你的突然消失让她想起你被掳走的那一天。
她一直昏迷着说,对不起南夕,对不起我的女儿,是娘的错……”
花倾月听不下去了,她捂住耳朵求着安将军说,“求您了,求您了,别再说了,我知道我错了,我以后再也不自作主张偷跑出去,母亲现在在哪里,我去看她。”
安将军忍着眼眶里的眼泪,对她说,“在房里躺着,大夫已经来过,说她不能再受刺激,不然下一次很难救回来。
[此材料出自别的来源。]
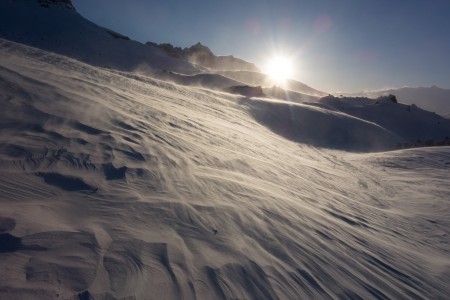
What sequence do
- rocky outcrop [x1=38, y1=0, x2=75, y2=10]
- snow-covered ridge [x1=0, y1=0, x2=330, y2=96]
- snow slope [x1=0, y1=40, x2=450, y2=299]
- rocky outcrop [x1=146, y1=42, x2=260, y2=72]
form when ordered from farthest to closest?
rocky outcrop [x1=146, y1=42, x2=260, y2=72] < rocky outcrop [x1=38, y1=0, x2=75, y2=10] < snow-covered ridge [x1=0, y1=0, x2=330, y2=96] < snow slope [x1=0, y1=40, x2=450, y2=299]

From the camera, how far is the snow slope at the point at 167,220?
2.00m

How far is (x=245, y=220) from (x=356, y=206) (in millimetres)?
3287

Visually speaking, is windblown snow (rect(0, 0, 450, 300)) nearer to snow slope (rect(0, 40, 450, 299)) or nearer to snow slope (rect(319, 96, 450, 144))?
snow slope (rect(0, 40, 450, 299))

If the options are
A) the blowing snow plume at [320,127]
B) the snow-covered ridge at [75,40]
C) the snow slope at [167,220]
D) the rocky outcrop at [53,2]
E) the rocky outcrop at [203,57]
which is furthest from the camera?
the rocky outcrop at [203,57]

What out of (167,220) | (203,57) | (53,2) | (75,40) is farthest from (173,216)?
(203,57)

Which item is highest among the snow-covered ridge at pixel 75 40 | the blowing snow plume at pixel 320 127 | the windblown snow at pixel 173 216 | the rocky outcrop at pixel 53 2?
the rocky outcrop at pixel 53 2

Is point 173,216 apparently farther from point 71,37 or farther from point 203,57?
point 203,57

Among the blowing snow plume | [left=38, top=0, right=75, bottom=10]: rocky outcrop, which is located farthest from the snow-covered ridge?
the blowing snow plume

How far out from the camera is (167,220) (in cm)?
271

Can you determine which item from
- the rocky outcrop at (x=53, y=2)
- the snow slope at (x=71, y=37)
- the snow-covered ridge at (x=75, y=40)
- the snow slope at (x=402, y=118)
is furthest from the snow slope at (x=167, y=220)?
the rocky outcrop at (x=53, y=2)

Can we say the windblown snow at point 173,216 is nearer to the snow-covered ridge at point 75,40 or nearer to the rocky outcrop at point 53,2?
the snow-covered ridge at point 75,40

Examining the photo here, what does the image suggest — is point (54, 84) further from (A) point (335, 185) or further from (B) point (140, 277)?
(A) point (335, 185)

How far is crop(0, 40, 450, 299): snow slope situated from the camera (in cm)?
200

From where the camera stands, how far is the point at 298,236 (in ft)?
10.7
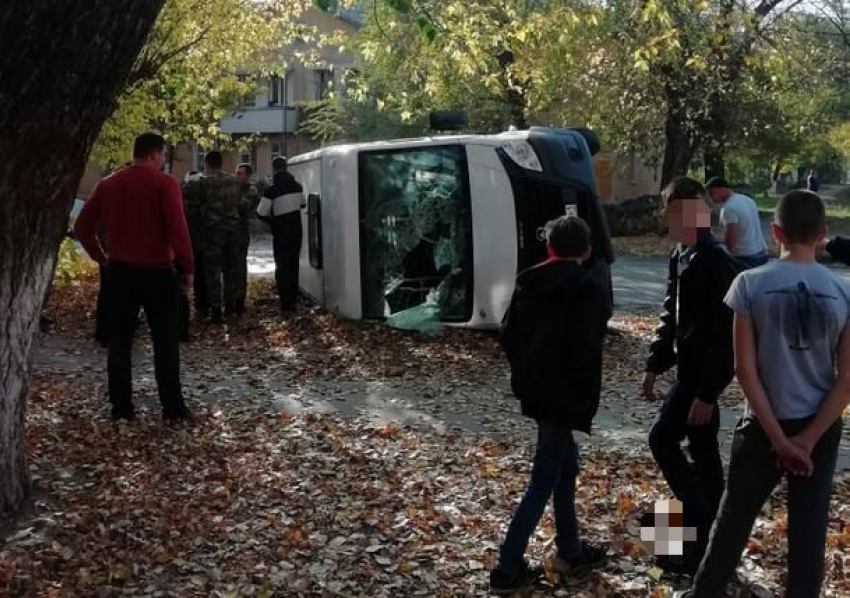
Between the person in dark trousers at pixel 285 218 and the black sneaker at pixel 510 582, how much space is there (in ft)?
27.1

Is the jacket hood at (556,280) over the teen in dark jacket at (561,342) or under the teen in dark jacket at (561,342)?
over

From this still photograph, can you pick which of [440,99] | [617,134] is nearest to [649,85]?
[617,134]

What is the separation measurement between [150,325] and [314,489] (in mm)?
2047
”
花倾月踉跄着从安北晨的屋子走出去,跪到安夫人的床边,一夜不见,她原本红润的脸颊已经蜡黄,嘴唇干裂,让花倾月十分震惊,自己就跑出去一夜,她就变成这般模样。
安夫人嘴里开始说着胡话,“南夕,我的南夕,你在哪里……”手还在空中无力的挥舞。
花倾月立刻抓紧她的手,到她耳边轻声说,“母亲,我在,你的南夕一直都在。”
听到南夕的声音安夫人平静下来,呼吸渐渐匀称,应该是睡着了。
一边还在安北晨房间的安将军无力的坐在桌边,他谴责自己竟然用攻心的办法对待自己的女儿。
可他不能再看着夫人衰弱下去,她真的不能再受任何打击,他无法想象夫人突然哪一天撒手而去,留他一人。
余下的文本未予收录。